**Records to process:**
———

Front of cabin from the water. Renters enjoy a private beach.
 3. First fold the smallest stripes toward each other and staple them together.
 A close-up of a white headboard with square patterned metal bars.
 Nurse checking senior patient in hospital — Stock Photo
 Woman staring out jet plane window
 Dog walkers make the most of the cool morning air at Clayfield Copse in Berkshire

———

Write out the lines above from the one containing "Woman staring out jet plane window" through the last, exactly as they are.

 Woman staring out jet plane window
 Dog walkers make the most of the cool morning air at Clayfield Copse in Berkshire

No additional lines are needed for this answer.